◆ **ИСХОДНЫЙ ОТРЫВОК**:
Человек этот был местный крестьянин, занимавшийся извозом, и, приехав в Чудово, Глеб Иванович тотчас же кинулся к перилам деревянного вокзального перрона, выглядывая своего Герасима (имя я, впрочем, забыл) среди ожидавших на площади извозчиков. Теперь каждый раз, когда я проезжаю мимо Чудова, мне кажется, что я вижу фигуру Глеба Ивановича, перегнувшегося через перила и всматривающегося с выражением такой тревоги и опасения, как будто он ждал вести об опасно заболевшем собственном ребенке.
Герасима не оказалось, и вместо него нас повез другой извозчик, мужичонко неприятного вида, болтливый, с фальшивыми нотами в голосе. Глеб Иванович спросил у него о Герасиме, и затем, при разглагольствованиях нашего возницы, какие-то тени внутренней боли проходили по его лицу.
— Вот… вот видите… — сказал он мне, при какой-то особенной резнувшей ухо фразе извозчика… — Никогда Герасим не скажет такого. Ник-когда! Просто удивительно деликатный человек.
Приехав к своему дому, он отдал извозчику деньги и сказал:
— Пожалуйста, теперь пришли мне Герасима. Через два часа опять на вокзал…
— Да что вам, Глеб Иванович, Герасим? — сказал извозчик. — Я сам доставлю.
— Герасима… Герасима мне… Понимаешь. Мне нужно…
— Да на что же Герасима, когда я…
Глеб Иванович, собравшийся уходить, вдруг повернулся, пристально всмотрелся в мужика и, вынув бумажку, сунул ему в руки.
— Вот… возьми. Тебе непременно денег хочется. Вот, вот… вот тебе, вот! Теперь пришли Герасима, а сам не приходи, пожалуйста… Сделай ты мне одолжение, не приходи…
На лице его было то же выражение, как в сцене со старухой на пароходе: гнев, презрение к деньгам и к человеку, которому только они и были нужны, и страдание за него и за себя. На этот раз мне показалось еще, что он откупается от этой мучительной для него неискренности. Однако Герасима все-таки не оказалось, и нас на вокзал повез другой извозчик.

◆ **ЗАДАНИЕ 1**:
Процитируйте из отрывка о Глебе Ивановиче и извозчиках всё, начиная со слов «Герасима не оказалось, и» и вниз до слов «ему в руки.».
◆ **ЗАДАНИЕ 2**:
Куда приехал Глеб Иванович, прежде чем кинуться к перилам вокзального перрона, согласно отрывку о Глебе Ивановиче и извозчиках?
◆ **ЗАДАНИЕ 3**:
Продолжите отрывок о Глебе Ивановиче и извозчиках, начав сразу после его последнего предложения.

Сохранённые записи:
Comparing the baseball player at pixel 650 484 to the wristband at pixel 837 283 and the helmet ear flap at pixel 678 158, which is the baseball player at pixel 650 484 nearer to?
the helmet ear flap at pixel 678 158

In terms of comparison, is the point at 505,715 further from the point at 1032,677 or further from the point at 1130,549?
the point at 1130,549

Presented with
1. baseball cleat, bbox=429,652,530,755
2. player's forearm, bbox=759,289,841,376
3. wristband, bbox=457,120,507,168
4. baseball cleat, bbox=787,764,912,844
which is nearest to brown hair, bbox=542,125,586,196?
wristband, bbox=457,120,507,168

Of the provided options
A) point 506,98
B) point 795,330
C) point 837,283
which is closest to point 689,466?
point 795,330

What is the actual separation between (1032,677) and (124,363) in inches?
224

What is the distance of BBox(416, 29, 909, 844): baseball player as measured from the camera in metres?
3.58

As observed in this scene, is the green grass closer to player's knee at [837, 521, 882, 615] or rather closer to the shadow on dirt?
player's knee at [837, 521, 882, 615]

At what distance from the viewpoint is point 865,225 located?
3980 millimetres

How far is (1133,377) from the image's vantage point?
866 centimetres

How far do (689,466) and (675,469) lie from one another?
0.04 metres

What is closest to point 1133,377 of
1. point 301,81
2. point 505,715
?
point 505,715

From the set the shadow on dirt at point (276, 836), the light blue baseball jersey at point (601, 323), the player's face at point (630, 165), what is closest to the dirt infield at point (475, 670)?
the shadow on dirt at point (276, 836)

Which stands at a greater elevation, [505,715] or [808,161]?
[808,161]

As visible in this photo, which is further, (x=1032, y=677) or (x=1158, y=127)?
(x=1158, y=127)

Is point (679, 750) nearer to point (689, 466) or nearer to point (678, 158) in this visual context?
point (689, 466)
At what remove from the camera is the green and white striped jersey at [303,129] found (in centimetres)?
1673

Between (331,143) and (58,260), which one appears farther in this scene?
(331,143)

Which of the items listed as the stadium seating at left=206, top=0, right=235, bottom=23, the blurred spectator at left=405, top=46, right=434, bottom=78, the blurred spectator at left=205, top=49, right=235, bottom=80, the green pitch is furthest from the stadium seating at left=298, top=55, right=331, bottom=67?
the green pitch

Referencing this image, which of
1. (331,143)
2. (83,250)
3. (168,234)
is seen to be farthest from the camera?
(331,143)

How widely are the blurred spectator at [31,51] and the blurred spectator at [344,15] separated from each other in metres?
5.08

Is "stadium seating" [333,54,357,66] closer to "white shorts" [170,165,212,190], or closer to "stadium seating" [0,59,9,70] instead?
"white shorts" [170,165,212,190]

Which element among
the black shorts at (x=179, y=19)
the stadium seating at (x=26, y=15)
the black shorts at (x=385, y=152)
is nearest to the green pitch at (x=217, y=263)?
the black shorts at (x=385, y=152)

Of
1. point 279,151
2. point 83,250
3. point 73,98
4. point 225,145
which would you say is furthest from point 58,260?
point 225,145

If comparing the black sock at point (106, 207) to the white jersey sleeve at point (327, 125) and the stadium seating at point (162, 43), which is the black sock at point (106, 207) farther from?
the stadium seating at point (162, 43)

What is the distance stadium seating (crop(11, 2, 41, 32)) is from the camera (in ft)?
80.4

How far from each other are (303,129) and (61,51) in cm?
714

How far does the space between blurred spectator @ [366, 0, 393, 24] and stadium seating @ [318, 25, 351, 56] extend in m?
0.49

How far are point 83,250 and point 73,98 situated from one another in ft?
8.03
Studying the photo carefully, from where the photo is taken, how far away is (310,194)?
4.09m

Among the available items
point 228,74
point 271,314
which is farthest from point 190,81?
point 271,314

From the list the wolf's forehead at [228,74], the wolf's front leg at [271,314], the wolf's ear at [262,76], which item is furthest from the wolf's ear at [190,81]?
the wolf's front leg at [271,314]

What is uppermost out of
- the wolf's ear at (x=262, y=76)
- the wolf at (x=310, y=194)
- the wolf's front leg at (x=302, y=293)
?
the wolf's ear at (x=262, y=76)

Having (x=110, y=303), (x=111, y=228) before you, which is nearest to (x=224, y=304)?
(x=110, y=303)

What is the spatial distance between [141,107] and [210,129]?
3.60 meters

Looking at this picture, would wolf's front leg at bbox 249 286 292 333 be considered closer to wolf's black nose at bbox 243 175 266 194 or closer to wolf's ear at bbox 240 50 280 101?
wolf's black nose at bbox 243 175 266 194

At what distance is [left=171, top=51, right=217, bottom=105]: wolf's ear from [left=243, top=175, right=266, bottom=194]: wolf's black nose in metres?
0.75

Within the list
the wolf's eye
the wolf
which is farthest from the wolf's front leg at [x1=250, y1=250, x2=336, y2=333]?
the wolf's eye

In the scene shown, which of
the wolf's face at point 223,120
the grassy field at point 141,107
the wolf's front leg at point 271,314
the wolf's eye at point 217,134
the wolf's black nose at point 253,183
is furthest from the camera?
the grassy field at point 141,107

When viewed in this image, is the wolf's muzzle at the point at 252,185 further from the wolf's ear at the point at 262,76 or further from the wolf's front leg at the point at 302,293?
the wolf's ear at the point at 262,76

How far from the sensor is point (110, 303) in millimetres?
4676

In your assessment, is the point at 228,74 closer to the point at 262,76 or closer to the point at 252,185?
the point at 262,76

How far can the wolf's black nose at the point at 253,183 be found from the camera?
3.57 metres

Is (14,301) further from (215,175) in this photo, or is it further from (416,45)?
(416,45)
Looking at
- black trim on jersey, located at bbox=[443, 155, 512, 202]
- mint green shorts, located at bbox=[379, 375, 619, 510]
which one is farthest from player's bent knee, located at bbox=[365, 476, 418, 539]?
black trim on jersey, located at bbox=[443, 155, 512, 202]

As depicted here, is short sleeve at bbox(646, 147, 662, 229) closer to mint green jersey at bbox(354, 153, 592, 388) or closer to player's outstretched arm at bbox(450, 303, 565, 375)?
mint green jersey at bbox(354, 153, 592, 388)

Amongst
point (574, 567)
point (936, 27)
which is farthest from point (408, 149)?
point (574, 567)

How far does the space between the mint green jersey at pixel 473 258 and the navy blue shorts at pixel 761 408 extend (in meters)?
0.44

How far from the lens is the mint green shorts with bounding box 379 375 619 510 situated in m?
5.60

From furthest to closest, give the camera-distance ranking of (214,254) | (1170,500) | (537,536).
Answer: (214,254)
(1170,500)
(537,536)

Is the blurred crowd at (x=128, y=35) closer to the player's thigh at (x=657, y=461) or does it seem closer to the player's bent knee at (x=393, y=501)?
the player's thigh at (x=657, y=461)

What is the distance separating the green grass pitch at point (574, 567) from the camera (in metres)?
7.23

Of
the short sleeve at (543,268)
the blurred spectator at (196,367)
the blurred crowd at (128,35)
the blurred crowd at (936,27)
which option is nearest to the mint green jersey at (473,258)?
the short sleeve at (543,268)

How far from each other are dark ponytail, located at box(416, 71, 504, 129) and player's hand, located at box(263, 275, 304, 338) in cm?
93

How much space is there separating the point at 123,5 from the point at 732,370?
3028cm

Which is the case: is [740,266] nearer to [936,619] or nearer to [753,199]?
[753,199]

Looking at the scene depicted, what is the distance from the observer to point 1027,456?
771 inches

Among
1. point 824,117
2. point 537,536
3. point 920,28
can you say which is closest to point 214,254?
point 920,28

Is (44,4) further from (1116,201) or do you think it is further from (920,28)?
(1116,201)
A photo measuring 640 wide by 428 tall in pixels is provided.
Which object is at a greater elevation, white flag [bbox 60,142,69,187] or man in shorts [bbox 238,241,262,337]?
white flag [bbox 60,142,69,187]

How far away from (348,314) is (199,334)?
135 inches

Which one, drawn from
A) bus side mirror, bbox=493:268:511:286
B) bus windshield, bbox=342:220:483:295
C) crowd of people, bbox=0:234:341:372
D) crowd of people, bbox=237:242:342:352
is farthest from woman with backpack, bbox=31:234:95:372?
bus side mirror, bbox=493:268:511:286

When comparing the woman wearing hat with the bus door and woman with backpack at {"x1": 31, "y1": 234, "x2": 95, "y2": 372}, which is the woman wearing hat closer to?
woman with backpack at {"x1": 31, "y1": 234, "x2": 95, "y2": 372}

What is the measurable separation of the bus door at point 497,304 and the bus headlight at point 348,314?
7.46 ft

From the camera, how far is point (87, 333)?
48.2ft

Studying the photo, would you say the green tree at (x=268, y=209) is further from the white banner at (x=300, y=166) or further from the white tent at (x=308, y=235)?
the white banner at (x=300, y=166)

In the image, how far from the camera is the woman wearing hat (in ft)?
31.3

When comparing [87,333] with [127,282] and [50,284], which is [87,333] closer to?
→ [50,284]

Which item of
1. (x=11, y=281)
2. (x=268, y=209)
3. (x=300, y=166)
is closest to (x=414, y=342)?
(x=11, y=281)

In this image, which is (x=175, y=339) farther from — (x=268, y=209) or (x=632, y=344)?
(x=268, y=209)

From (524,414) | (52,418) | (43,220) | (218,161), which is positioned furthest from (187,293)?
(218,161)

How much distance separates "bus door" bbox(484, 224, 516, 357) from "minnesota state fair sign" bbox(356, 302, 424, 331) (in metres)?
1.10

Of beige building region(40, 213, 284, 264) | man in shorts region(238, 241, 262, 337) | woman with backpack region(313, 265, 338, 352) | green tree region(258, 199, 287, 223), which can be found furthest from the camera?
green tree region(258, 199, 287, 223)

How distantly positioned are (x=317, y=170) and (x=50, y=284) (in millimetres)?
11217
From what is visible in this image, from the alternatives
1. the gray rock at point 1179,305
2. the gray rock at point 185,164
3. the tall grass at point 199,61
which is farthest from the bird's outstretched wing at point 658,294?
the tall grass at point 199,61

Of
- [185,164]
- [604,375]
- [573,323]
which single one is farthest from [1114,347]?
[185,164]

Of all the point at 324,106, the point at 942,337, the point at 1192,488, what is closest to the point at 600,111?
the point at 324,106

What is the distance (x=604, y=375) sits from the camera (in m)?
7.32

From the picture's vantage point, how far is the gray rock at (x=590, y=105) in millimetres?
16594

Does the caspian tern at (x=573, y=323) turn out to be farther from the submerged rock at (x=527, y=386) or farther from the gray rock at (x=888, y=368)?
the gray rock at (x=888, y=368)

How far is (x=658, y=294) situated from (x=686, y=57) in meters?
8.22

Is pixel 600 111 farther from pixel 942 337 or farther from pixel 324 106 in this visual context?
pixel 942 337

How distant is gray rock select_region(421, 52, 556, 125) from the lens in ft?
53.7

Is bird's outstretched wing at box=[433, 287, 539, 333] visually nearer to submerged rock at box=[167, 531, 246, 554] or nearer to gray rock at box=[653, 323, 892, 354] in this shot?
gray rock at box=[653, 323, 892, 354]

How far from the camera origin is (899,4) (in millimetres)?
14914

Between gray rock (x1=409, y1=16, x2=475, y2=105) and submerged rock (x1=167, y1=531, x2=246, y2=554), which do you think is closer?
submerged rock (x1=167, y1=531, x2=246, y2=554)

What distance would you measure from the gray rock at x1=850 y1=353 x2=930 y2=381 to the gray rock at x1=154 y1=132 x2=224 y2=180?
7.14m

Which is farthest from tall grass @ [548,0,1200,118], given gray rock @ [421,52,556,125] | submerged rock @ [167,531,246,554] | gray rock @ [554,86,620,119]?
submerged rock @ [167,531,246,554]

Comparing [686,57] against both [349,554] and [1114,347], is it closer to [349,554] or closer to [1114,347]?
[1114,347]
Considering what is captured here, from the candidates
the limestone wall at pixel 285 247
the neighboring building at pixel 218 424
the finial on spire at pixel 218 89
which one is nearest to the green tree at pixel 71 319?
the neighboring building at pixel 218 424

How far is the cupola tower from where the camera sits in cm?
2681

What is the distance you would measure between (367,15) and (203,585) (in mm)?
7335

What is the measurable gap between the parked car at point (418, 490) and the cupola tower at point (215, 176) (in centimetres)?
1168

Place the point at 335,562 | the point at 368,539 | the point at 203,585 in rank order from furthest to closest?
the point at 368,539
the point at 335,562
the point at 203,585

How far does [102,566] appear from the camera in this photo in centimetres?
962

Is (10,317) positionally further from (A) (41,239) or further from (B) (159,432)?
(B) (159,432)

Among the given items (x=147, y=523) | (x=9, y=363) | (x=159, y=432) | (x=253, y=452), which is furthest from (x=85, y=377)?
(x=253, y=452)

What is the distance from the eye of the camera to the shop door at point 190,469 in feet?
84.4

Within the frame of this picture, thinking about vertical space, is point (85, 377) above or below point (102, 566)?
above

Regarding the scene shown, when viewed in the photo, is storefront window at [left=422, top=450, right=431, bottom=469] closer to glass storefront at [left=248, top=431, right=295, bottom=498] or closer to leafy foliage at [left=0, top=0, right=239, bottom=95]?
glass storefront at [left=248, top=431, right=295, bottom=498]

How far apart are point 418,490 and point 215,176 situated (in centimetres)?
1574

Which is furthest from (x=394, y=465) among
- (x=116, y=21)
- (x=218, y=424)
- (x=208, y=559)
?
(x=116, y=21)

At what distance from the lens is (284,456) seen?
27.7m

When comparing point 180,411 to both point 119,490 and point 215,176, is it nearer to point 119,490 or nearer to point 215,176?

◆ **ОТВЕТ 1**:
Герасима не оказалось, и вместо него нас повез другой извозчик, мужичонко неприятного вида, болтливый, с фальшивыми нотами в голосе. Глеб Иванович спросил у него о Герасиме, и затем, при разглагольствованиях нашего возницы, какие-то тени внутренней боли проходили по его лицу.
— Вот… вот видите… — сказал он мне, при какой-то особенной резнувшей ухо фразе извозчика… — Никогда Герасим не скажет такого. Ник-когда! Просто удивительно деликатный человек.
Приехав к своему дому, он отдал извозчику деньги и сказал:
— Пожалуйста, теперь пришли мне Герасима. Через два часа опять на вокзал…
— Да что вам, Глеб Иванович, Герасим? — сказал извозчик. — Я сам доставлю.
— Герасима… Герасима мне… Понимаешь. Мне нужно…
— Да на что же Герасима, когда я…
Глеб Иванович, собравшийся уходить, вдруг повернулся, пристально всмотрелся в мужика и, вынув бумажку, сунул ему в руки.

◆ **ОТВЕТ 2**:
В Чудово.

◆ **ОТВЕТ 3**:
Это настроение непереносности обычных житейских лжи и фальши, неправды и страдания, мимо которых мы, люди с более грубыми нервами, проходим довольно равнодушно, которую прежде Успенскому помогала переносить смягчающая юмористическая складка, — теперь усиливалось быстро из года в год. Прежде он любил приезжать в Москву и иной раз, остановившись в гостинице, кончал здесь статьи для «Русских ведомостей» или «Русской мысли». Со временем, однако, ему становилась невыносима обстановка гостиниц и меблированных комнат.
— Знаете! — радостно сообщил он мне однажды, при встрече в Москве. — Нашел-таки! Просто превосходно!
— Что вы нашли, Глеб Иванович?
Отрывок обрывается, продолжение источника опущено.